- [TASK REQUIREMENTS]
A. In the passage on information lifecycle management, how much of the time allotted to general storage management tasks do back-up and recovery processes take up?
B. Reproduce the part of the passage on information lifecycle management that starts at "Protecting data is" and ends at "storage management tasks.".

- [EXCERPTED PASSAGE]
## BEGIN

Protecting data is an expensive and time-consuming struggle for most IT departments. In fact, says Phil Goodwin, an analyst at IT market research company the Meta Group, back-up and recovery processes remain "a primary pain point for most storage support organisations", taking up around 60% to 70% of the time allotted to general storage management tasks.
Information lifecycle management (ILM), however, can help organisations take away some of that pain. Once data has been classified according to its value, a vital part of the ILM process is to apply policies that ensure critical data is not lost forever if a server fails, for example, or if fire or flood strike.
"ILM and business continuity are complementary, in that both are concerned with looking after data," says Nick Bunyan, IDC's European storage research director. "ILM is all about making best use of your storage assets by storing data on the appropriate level of resilient hardware. [And] you have to manage your data in a way that, if a machine breaks down, you are still able to operate as a business."

## END

- [INFORMATION GIVEN]
## BEGIN

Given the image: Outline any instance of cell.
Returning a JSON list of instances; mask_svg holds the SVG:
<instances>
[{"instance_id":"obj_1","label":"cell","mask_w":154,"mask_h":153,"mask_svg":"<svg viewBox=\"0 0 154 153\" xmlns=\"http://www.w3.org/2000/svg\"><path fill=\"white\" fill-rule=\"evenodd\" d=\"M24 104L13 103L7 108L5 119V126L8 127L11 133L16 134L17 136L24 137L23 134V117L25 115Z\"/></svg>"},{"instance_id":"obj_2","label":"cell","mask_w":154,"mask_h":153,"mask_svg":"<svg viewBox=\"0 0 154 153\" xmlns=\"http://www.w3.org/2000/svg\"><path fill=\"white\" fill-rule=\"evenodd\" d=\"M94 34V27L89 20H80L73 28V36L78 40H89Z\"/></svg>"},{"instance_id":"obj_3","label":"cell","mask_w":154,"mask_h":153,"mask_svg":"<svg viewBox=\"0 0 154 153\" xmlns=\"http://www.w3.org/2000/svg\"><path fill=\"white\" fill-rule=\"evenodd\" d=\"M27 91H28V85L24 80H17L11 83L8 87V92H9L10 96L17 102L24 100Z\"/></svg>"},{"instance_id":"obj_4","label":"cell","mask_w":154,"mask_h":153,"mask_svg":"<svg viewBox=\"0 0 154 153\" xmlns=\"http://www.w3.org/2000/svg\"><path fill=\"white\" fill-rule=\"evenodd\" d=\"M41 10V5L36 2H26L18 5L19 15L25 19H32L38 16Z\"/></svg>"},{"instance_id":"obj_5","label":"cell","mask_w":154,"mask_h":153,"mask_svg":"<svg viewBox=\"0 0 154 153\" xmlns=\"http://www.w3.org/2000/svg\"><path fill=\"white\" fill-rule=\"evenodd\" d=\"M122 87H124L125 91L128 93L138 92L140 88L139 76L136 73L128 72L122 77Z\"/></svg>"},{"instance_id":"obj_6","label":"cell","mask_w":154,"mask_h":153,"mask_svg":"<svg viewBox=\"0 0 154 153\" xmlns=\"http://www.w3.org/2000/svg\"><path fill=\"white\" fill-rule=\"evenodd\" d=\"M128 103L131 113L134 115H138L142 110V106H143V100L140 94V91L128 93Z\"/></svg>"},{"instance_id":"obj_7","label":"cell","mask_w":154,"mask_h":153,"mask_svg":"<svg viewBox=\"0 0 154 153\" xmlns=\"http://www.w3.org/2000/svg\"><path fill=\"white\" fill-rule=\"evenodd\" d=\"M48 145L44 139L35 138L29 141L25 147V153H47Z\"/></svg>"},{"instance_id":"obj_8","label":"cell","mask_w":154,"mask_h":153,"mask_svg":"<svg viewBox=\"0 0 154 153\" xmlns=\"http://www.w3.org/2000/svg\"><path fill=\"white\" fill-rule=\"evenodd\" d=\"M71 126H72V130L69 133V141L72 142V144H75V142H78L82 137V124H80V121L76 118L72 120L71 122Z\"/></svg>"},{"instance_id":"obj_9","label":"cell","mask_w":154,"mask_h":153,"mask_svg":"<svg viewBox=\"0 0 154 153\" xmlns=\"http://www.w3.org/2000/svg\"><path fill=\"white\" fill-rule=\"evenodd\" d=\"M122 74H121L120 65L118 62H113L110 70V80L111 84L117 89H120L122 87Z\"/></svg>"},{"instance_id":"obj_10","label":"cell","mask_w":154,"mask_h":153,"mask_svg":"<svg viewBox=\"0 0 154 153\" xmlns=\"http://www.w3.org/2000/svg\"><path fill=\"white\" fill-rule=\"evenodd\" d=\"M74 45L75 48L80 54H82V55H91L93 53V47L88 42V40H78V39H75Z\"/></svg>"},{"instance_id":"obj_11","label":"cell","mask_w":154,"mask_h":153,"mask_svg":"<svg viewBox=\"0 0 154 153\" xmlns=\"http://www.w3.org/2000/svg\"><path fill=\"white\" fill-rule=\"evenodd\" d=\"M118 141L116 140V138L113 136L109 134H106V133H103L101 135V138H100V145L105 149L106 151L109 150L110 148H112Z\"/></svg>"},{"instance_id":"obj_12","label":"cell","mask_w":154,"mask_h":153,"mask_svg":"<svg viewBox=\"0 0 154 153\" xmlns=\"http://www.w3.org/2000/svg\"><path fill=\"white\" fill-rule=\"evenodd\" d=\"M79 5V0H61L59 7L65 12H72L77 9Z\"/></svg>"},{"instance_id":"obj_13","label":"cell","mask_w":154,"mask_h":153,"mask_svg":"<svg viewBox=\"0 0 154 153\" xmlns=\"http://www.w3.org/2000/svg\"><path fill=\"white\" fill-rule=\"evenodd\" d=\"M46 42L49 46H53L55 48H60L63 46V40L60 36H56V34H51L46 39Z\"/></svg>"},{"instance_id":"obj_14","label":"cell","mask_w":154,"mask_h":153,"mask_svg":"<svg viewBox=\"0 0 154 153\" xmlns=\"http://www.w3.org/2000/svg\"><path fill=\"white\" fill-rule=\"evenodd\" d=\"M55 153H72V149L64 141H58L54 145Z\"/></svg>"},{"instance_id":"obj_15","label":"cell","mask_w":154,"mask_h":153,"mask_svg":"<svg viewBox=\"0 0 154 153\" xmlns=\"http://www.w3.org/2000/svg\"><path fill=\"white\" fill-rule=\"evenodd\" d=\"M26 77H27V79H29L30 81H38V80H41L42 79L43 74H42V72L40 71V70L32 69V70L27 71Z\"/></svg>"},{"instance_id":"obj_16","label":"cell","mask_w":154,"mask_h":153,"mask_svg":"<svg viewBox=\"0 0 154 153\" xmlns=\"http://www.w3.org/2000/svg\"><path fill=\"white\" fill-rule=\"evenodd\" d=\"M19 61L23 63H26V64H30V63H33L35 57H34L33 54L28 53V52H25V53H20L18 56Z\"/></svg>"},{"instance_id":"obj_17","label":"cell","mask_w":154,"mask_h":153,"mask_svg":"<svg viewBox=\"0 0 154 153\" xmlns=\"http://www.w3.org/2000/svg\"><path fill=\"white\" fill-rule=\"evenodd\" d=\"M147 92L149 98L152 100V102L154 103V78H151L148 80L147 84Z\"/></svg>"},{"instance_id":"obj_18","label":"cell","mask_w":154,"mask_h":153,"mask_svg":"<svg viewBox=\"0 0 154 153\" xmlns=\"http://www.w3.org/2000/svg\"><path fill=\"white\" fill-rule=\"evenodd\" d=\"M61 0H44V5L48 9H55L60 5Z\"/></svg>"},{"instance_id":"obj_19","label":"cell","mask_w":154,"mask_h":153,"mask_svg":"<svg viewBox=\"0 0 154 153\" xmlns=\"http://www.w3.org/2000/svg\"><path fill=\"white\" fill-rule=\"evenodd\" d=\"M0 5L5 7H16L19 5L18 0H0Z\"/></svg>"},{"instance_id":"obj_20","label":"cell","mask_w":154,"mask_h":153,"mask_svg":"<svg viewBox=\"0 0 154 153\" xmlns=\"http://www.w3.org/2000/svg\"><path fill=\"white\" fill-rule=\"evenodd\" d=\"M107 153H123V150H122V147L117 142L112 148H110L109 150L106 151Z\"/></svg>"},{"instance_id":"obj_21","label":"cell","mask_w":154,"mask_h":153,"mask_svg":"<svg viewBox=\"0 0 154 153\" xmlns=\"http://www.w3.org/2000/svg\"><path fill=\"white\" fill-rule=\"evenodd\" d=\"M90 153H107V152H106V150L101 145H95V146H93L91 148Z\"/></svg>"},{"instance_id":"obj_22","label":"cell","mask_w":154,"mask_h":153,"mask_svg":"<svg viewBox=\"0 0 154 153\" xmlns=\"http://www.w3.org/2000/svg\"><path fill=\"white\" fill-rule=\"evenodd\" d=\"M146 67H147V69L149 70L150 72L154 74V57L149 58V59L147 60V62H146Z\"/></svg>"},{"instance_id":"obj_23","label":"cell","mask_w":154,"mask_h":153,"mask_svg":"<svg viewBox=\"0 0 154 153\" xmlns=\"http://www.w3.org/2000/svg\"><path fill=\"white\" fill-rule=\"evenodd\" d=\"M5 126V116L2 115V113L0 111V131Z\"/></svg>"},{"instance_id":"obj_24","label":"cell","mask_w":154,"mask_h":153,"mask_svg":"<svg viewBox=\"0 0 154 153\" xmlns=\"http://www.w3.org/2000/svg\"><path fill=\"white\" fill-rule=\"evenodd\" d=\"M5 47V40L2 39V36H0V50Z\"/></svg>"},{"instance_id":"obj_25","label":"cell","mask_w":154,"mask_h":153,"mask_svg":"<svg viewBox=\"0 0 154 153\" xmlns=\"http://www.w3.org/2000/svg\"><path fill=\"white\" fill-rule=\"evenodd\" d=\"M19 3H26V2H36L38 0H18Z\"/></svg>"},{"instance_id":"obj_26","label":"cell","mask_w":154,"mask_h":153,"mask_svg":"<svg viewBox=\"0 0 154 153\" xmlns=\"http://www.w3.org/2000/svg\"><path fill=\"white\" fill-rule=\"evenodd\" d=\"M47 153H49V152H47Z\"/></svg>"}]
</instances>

## END

- [ANSWERS PER TASK]
A. Around 60% to 70%.

B.
Protecting data is an expensive and time-consuming struggle for most IT departments. In fact, says Phil Goodwin, an analyst at IT market research company the Meta Group, back-up and recovery processes remain "a primary pain point for most storage support organisations", taking up around 60% to 70% of the time allotted to general storage management tasks.